** Your instructions **
When a line of the records below contains the string "standing", copy that whole line.

** Provided entries **
* * *

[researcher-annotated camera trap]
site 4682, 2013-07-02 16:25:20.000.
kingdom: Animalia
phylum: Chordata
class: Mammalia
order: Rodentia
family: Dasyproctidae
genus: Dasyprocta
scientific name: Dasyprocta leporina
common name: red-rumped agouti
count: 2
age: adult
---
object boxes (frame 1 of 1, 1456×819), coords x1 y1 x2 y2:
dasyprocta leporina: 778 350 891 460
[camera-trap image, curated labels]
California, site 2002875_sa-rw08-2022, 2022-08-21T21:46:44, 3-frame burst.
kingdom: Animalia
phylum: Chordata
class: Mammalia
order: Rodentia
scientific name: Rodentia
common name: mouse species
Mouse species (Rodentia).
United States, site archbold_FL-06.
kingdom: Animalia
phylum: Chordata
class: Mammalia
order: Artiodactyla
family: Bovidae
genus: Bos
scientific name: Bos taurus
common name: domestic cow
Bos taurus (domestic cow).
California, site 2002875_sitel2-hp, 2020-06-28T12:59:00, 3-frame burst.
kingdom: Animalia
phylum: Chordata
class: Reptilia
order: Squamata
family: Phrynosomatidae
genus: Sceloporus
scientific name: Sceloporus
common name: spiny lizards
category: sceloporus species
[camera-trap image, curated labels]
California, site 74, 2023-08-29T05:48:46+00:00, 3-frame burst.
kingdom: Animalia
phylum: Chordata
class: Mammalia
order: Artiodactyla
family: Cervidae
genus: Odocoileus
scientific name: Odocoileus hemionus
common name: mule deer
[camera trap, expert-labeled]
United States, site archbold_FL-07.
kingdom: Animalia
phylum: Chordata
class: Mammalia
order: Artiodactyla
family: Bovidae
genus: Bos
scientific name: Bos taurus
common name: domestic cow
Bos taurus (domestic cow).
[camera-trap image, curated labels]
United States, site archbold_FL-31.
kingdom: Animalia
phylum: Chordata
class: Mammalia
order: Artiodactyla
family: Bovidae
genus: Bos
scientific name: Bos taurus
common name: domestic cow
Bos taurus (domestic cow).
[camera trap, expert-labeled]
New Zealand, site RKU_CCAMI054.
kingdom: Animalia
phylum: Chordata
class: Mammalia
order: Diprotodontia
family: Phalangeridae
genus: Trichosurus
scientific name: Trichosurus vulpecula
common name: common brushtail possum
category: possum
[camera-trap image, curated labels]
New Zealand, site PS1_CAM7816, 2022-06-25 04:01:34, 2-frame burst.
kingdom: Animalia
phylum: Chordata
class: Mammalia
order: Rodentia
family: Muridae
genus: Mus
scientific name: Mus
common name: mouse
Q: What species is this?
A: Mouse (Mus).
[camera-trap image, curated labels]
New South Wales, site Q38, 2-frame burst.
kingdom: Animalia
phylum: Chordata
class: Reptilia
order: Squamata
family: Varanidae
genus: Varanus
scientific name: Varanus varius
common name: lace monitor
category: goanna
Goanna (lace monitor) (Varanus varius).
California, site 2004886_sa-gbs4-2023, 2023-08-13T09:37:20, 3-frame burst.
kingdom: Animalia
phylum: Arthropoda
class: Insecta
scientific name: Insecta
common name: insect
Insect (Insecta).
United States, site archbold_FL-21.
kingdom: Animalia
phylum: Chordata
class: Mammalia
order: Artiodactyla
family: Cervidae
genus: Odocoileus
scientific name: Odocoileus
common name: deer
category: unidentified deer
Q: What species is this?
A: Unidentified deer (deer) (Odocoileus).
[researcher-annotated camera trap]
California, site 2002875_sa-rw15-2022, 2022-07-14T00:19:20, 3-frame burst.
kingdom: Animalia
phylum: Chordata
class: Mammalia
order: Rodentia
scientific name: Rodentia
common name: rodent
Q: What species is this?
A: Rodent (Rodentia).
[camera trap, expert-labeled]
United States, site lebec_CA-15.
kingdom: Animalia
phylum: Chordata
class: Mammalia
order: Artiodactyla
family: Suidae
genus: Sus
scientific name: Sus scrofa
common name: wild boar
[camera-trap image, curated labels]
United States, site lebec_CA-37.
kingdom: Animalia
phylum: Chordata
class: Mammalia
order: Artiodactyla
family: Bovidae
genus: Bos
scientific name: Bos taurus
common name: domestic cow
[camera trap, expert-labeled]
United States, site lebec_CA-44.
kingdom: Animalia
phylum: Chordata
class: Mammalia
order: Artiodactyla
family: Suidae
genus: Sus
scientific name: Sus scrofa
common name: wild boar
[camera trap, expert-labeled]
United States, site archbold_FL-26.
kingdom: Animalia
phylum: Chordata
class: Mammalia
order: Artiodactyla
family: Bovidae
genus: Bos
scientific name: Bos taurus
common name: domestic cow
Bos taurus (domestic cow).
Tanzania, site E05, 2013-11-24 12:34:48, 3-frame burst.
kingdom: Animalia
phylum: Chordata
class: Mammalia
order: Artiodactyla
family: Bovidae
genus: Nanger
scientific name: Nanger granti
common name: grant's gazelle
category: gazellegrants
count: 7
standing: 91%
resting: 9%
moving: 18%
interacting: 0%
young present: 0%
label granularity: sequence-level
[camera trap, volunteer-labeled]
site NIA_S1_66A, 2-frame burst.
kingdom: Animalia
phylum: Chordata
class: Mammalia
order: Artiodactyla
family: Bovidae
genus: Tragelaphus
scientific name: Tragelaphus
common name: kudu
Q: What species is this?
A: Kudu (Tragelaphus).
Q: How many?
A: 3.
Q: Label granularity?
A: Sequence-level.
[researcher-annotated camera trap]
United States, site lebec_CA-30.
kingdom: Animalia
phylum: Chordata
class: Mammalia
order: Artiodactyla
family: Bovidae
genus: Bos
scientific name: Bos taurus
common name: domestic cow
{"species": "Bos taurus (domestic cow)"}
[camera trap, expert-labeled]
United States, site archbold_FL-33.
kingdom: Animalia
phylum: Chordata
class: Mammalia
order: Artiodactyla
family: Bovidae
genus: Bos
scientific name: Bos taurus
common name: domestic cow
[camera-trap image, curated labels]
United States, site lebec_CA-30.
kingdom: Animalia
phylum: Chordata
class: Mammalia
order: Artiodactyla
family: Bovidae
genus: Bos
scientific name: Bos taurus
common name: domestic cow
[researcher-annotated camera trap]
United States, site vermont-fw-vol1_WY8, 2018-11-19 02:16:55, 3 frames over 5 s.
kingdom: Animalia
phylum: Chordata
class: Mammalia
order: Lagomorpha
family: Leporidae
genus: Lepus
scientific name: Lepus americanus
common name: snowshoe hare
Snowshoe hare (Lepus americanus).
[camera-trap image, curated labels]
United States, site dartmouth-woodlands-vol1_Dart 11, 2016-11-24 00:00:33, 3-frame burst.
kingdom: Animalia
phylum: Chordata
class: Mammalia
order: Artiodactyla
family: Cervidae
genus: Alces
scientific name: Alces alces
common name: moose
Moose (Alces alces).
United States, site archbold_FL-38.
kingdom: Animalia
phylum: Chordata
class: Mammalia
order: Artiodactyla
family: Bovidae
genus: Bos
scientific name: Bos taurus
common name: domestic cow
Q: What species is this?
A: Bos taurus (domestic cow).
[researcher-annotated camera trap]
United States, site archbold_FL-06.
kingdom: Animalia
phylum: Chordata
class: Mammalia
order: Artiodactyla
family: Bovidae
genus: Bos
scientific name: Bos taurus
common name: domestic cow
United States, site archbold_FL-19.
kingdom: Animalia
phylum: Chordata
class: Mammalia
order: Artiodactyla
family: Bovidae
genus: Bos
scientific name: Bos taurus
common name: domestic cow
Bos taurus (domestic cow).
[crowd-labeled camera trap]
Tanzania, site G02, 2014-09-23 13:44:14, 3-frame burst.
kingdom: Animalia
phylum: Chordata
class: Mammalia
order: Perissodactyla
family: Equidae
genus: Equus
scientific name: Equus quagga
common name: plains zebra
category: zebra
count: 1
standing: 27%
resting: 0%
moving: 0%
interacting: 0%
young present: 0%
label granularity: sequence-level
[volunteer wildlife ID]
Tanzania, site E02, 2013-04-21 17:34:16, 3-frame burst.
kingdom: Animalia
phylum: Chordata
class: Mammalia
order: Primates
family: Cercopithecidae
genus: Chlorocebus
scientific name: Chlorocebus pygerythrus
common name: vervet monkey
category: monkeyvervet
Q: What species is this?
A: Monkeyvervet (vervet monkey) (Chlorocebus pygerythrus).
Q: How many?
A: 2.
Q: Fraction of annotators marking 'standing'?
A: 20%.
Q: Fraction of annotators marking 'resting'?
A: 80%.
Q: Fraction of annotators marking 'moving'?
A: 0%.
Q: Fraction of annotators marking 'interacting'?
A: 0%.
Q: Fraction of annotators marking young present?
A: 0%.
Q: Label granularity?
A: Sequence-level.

* * *

** Task result **
standing: 91%
standing: 27%
Q: Fraction of annotators marking 'standing'?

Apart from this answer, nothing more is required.